Archive for September, 2009

L’homme est condamné à être libre…

Je me souviens de cette citation mieux que toutes les autres citations que j’ai lues tout au long de mes études de littérature et de philosophie française. A l’âge de 22 ans, quand j’ai lu cette citation et la philosophie existentielle avec laquelle elle est associée pour la première fois, je n’ai pas très bien compris. Je me demandais pourquoi faire un choix, être libre étaient une condamnation.

Cinq ans plus tard je comprends mieux. Je comprends que parfois, il est mieux de ne pas avoir la liberté de choisir. Je comprends également que cette liberté est toujours là, et que parfois il est impossible de ne pas l’exercer. Je comprends que ce choix n’est pas toujours facile, ni clair. Je comprends aussi que le choix que l’on fait peut tout changer dans un instant.

A cet instant, je me demande si c’est mieux de ne pas être libre, si c’est mieux de ne pas avoir la liberté de faire ce choix. Mais non. Je préfère faire ce choix, bien que le choix soit mauvais. Je préfère me tromper pour mieux apprendre. Je préfère être condamnée à être libre plutôt que d’être esclave aux souhaits d’autrui. Je préfère assumer la responsabilité pour le mauvais choix. Suis-je la seule ? Je ne sais pas.

J’attends…

J’ai envie d’aller à la plage. Maintenant. Tout de suite ! Il est presque 19h. Mon travail n’est toujours pas fini. J’attends. Beaucoup de choses. De beaucoup de lieux différents. Mais, pour le moment, je n’ai plus envie de travailler. Je veux aller à la plage. Il fait assez beau dehors. C’est-à-dire, il ne fait pas chaud. En fait, il n’y a plus de soleil. C’est le moment parfait pour se reposer au bord de la mer, de regarder ses vagues s’approcher et s’éloigner. De regarder la lumière des navires et des catamarans lointains.

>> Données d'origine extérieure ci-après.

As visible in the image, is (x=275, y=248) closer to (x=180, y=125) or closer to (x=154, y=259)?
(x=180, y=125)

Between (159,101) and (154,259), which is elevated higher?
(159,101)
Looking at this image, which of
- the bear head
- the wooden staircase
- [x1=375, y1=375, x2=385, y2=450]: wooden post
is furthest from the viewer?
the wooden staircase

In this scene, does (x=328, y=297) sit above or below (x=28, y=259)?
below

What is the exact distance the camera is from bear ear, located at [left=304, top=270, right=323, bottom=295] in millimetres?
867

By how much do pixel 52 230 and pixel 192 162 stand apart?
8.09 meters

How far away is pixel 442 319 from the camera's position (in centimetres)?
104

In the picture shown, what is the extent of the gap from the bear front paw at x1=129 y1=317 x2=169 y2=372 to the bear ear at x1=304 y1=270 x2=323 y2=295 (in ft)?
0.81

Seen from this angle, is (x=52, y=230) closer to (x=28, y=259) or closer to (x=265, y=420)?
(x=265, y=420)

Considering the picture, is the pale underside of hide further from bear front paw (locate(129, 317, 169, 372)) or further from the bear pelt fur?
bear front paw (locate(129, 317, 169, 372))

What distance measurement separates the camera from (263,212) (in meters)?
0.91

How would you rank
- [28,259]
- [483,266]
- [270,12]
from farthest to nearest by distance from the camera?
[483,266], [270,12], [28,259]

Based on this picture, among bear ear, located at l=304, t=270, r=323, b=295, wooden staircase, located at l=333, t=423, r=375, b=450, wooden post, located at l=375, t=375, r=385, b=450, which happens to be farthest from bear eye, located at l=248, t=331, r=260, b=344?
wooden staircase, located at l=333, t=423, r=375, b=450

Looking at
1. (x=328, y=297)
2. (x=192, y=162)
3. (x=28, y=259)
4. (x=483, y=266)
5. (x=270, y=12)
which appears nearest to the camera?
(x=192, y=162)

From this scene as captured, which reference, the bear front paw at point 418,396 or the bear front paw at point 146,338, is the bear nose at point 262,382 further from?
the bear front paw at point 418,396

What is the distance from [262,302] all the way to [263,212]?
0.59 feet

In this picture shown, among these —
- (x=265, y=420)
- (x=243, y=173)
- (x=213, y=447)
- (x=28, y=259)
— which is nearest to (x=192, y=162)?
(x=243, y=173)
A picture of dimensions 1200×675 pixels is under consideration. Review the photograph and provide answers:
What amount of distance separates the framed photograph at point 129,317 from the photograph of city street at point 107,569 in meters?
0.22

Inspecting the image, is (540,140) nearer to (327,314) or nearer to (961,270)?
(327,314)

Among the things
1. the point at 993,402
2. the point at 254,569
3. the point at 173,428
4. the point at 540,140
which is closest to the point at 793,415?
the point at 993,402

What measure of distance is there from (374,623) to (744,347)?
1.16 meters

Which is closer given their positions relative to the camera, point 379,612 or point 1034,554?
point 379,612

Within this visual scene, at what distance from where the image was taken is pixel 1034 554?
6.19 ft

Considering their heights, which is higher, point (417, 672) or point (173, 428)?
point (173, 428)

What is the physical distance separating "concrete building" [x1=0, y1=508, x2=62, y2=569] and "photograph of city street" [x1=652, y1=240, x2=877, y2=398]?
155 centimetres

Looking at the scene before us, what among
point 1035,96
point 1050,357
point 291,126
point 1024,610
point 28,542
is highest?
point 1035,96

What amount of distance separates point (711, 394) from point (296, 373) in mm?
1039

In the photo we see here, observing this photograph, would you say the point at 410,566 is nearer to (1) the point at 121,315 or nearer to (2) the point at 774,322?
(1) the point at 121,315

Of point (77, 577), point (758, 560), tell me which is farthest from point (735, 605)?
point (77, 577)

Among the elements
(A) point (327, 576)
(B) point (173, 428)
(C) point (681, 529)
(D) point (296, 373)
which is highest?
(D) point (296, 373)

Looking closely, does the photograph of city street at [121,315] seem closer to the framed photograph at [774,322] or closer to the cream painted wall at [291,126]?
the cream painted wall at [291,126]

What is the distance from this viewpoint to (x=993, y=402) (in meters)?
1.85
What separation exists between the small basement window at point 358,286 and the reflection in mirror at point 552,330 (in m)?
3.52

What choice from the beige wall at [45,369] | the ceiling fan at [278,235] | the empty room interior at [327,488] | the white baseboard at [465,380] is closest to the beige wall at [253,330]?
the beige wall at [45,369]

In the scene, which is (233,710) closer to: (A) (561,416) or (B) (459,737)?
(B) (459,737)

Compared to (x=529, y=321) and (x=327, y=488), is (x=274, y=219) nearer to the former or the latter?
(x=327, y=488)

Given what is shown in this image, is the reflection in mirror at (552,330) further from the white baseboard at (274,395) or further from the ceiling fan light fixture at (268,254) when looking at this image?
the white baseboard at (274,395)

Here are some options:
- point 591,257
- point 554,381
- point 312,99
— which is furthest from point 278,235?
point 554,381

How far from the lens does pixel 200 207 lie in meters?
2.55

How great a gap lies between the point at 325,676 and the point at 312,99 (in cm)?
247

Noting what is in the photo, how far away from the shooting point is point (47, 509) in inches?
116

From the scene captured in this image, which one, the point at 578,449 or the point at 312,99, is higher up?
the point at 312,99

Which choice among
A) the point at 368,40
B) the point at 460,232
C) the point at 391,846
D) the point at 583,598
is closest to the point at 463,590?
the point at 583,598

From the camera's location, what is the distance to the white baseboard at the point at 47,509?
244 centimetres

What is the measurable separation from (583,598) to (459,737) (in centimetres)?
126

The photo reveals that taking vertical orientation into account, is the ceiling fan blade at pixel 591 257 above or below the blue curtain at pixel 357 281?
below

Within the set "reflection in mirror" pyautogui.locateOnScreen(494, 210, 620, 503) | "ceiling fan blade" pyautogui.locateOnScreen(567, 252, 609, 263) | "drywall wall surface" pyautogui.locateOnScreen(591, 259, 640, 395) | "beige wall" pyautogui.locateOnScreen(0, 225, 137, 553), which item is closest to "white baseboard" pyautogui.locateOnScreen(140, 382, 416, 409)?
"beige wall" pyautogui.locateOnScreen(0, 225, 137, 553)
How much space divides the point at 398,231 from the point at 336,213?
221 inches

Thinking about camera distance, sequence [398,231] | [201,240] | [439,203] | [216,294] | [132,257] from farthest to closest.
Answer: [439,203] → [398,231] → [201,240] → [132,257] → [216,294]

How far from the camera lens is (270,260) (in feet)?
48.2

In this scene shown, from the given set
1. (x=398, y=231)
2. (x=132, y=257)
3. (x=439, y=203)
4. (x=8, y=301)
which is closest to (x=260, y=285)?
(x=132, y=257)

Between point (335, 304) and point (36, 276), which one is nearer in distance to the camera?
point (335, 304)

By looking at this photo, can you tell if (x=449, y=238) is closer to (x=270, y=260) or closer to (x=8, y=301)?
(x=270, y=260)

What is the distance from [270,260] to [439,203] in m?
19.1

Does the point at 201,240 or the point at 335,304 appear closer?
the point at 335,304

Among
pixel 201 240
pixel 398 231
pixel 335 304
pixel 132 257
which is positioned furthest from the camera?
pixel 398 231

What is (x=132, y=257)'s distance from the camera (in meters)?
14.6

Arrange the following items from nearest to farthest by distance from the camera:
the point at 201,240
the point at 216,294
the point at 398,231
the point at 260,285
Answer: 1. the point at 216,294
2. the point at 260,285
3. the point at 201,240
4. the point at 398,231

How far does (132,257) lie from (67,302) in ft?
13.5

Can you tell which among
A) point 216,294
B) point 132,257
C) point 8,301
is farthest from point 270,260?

Parfois, je désire être toute seule. Toute seule au bord de la mer. Ou même sur une montagne. Ou dans le désert. Seule avec mes pensées, mes idées parfois bizarres, parfois pleines de sens. C’est dans la compagnie de soi-même qu’on réussi à réfléchir sans interférence d’autrui. C’est dans la solitude qu’on devient créative. Pensez à de grands peintres et écrivains. Chacun a produit son chef d’œuvre en solitude.

Moi aussi, je voudrais bien ce faire. Produire un chef d’œuvre. Mais, que faire ? Je ne suis ni peintre ni écrivain. Je ne blogue même pas régulièrement en français. Mais, aujourd’hui, j’ai un état d’esprit particulièrement philosophique. Je me demande ce que je fais ici, dans ce monde, dans ce travail, dans cette ville, et même dans cette vie. Un jour, j’aurai des réponses à toutes ces questions existentielles que je me pose. Mais, pour le moment, je me contente de cette vie, apparemment sans sens, ni direction. Je sais qu’un jour, je vais accomplir la tâche pour laquelle je suis née. Mais ce jour me paraît assez lointain pour le moment.

Jusque là, j’attends. J’attends des approbations, des instructions, des billets d’avions, des accords du gouvernement et toute autre chose qui définit mon travail d’assistante administrative. J’attends.